We were reconciling ourselves to coming back on the 18th because we believed that a new day would be preferable to a hearing on a complicated matter such as PSC at 1:30 a.m. before a ZAB that had just spent four hours listening to Berkeley Bowl public testimony and debating the merits of the traffic study. ZAB soon interrupted their Berkeley Bowl deliberations to vote on a motion to hear the PSC item on May 18. The motion passed and ZAB returned to the traffic study.  

Things got a little murky at this point. We were preparing to leave, but after another one of her visits to the people in the hallway, Ms. Sanderson suddenly asked to take a poll of those board members who would be attending the May 18 meeting. Two of the eight said that they couldn’t attend. Ms. Aroner had resumed her seat a few rows behind us, and I could hear her mutter “oh no, he needs to be there.” The shuttle diplomacy between staff and the people in the hallway continued. Mr. Fong approached us to say that PSC would in fact be heard after the Berkeley Bowl discussion had ended. We protested that it was now 1:30 a.m. and the board had already voted to reschedule the hearing to May 18. Our protests were in vain. Next thing we know the board decides to hear PSC next. We didn’t hear a formal motion or vote, but the decision was made. Dion Aroner and PSC would have their decision that night (er.. morning). And so it went, over our objections, the exhausted ZAB wrapped up some kind of vote or other on Berkeley Bowl and announced they were moving on to PSC.  

It was now past 1:30 a.m. and we all had been there since 7:00 p.m. The ZAB members were tired, we were exhausted and frustrated as now we had serious concerns about whether we would get a fair hearing at this late hour. The hearing began. Each of us was called to speak. We laid out our serious concerns about the project review and the late hour of the hearing. PSC gave a presentation. The ZAB asked a few questions of the Air District staff and PSC. The Air District and PSC refuted our concerns. After assuring us that they would revoke PSC’s use permit if the odor problems persisted (and I have a bridge to sell you…), the ZAB voted unanimously to approve the modification of the use permit.  
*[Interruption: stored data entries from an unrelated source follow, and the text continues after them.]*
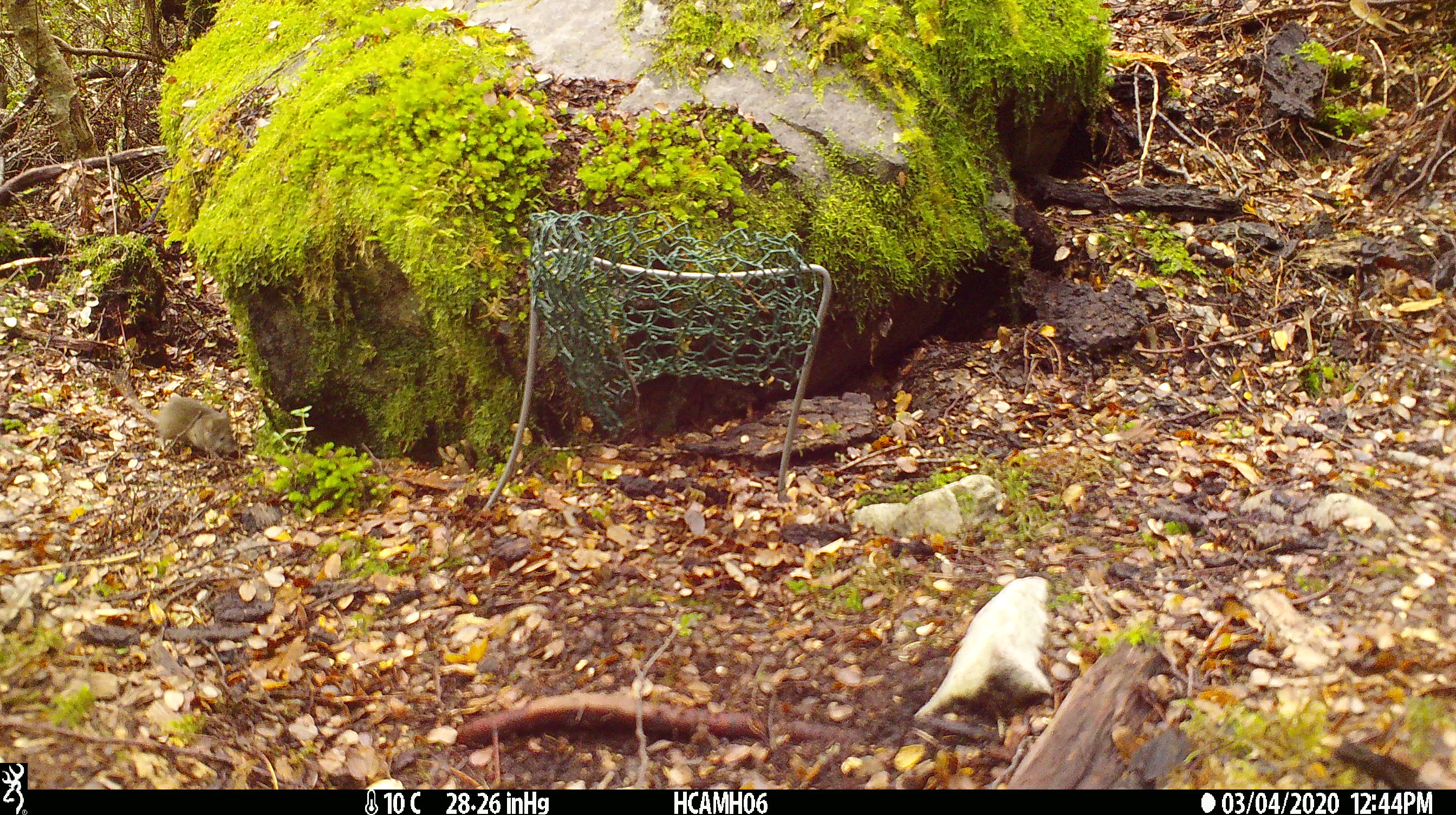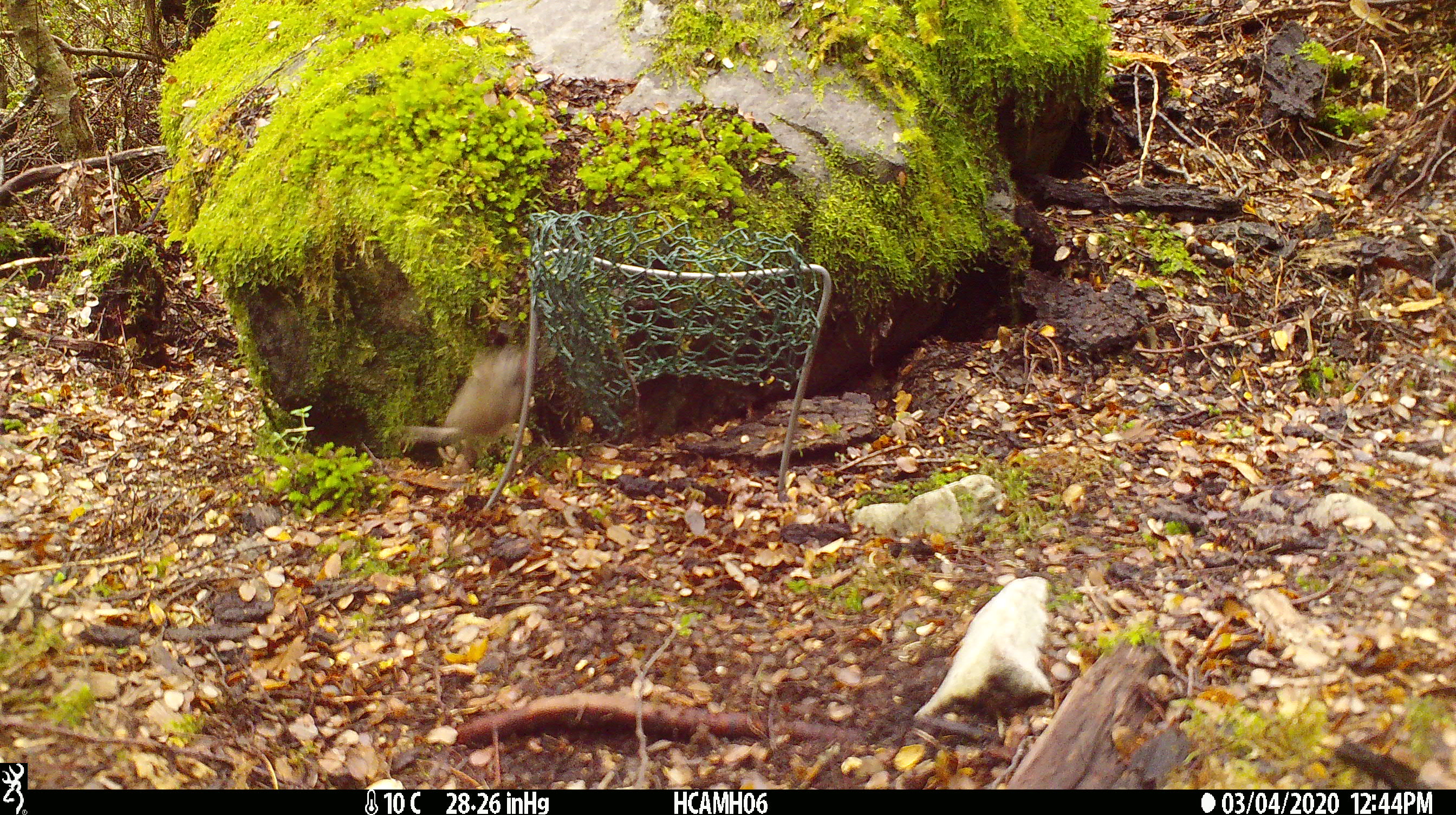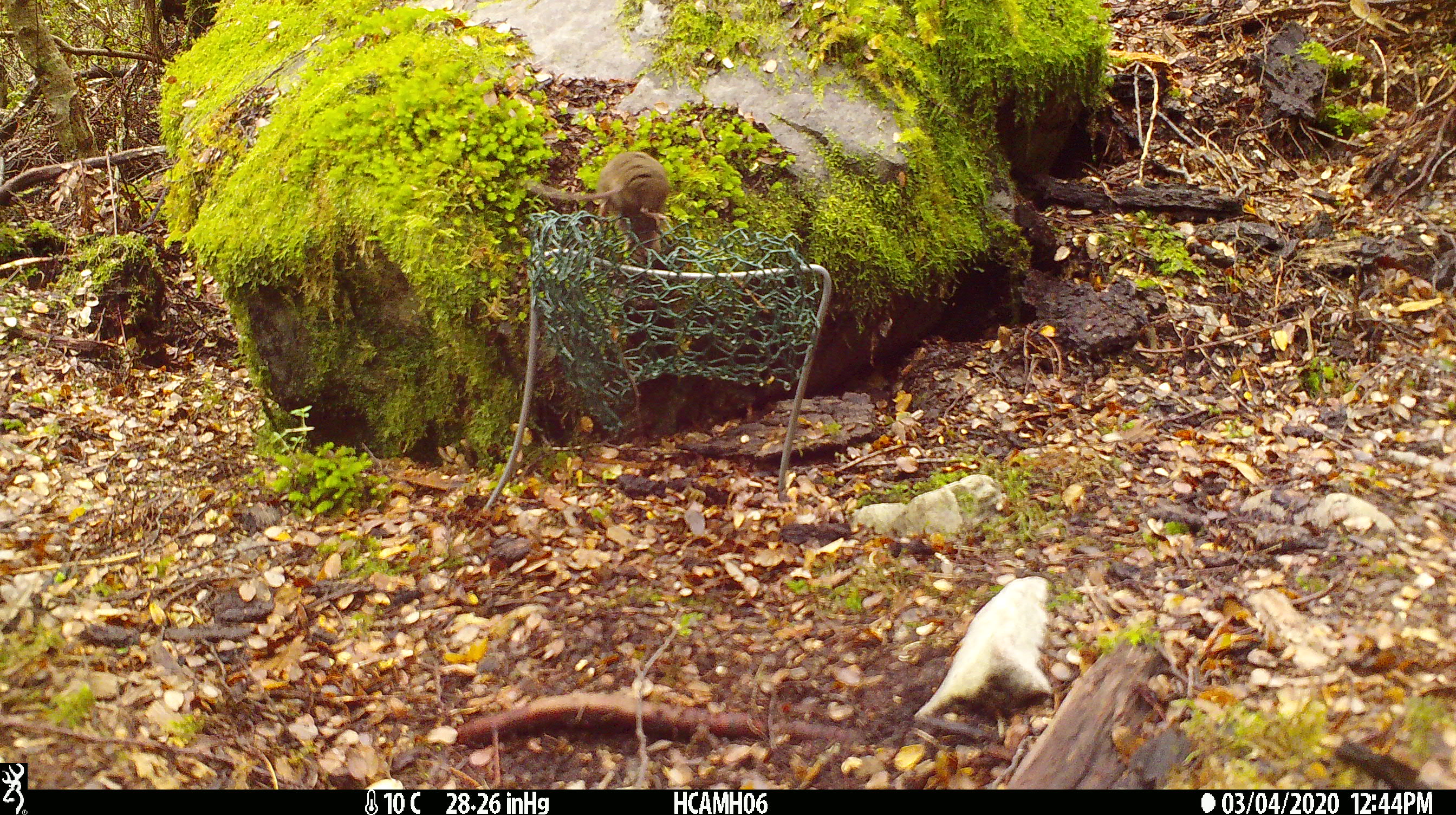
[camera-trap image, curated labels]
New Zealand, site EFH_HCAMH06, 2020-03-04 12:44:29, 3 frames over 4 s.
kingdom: Animalia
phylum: Chordata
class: Mammalia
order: Rodentia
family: Muridae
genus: Mus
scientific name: Mus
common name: mouse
Mouse (Mus).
It was now about 2:15 a.m. PSC had what it wanted. Aroner, Jewel, and the PSC and Air District managers were happy. AJE had done what they had been hired to do. And the City of Berkeley and its residents were well served by the political process. Or were they?  

After the hearing we learned that Mayor Bates will now take a seat on the Air District Board representing Berkeley and Alameda County. What will this mean to resolving the long-standing issues relating to PSC’s pollution of our air? Considering his long association with Dion Aroner and his (and the city’s) lack of any substantive involvement in resolving the matter, we are very interested in what perspective Mayor Bates will bring to the issue representing Berkeley on the Air District board. City staff and politicians have long maintained that it’s the Air District and not Berkeley that has the real authority in overseeing PSC as a way of excusing the city’s lack of any significant effort on its own. Now Berkeley will have a voice on that board. We know that many people in West Berkeley will be watching to see just how the mayor uses his new position.  


Christopher Kroll, Janice Schroeder and Davis Schroeder are members of the West Berkeley Alliance for Clean Air and Safe Jobs.